И все же задолго до 1930 года я решил, что с точки зрения выгоды мне лучше быть в хороших отношениях с матерью, и без особого труда завоевал ее расположение еще до смерти отца. Естественно, у меня был скрытый мотив: я случайно обнаружил, что отец назначил наследником брата Филипа, а поскольку существовал шанс, что я унаследую Филипу, если он решит воспользоваться своим правом назначить наследника, то мне было нужно, чтобы Филип хорошо ко мне относился. Но к сердцу Филипа была только одна дорога, и дорога эта называлась «наша мать».
Я не просто не любил Филипа. Я его ненавидел. Я ненавидел его, потому что у него было все, чего он хотел, потому что его любили, потому что он был удачлив, потому что он был любимчиком матери и сыном, которого отец предпочел всем остальным при составлении завещания. Я ненавидел его за высокомерие и презрительное отношение ко мне, я ненавидел его потому, что был ничуть не хуже его и заслуживал такой же всеобщей любви, какой пользовался он. Зависть разрывала меня на части. Даже когда я просто смотрел на него, мускулы у меня напрягались до боли. Я не мог разговаривать с ним без внутреннего напряжения.

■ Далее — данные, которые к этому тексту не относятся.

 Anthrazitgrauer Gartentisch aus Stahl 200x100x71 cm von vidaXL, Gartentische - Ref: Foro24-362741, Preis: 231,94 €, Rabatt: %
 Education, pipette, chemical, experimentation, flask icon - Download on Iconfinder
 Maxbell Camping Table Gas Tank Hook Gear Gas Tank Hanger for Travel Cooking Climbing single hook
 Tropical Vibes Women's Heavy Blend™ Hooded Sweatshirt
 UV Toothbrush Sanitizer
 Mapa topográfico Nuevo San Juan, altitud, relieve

Ненависть эта была настолько сильна, что мне часто хотелось излить ее в драке, но о драке не могло быть и речи. Мне нужно было продолжать ублажать Филипа, завоевывать его благосклонность, его доверие. И все же, когда я спрашивал себя, почему я не бросил все, не сел на первый попавшийся пароход, плывущий в Америку, и не попытал счастья на другом континенте, то поначалу не мог дать ответа. Конечно, мне хотелось справедливости. В этом сомневаться не приходилось. Пенмаррик должен принадлежать мне, а не Филипу. Он был старшим братом, это правда, и теоретически имел передо мной преимущество в вопросе наследования, но отец, если бы захотел, мог бы оставить наследство и младшему сыну. До того как меня отослали из Оксфорда (застав в компрометирующей позе во время легкомысленного ночного налета на один из женских колледжей), мне, без сомнения, удалось стать любимчиком отца, и к тому же у него с Филипом были разногласия еще до того, как я потерял отцовское расположение. Завещание, этот шедевр отсутствия логики и вопиющей несправедливости, было нечестным по отношению ко мне вне зависимости от того, насколько ужасно я опозорился в Оксфорде.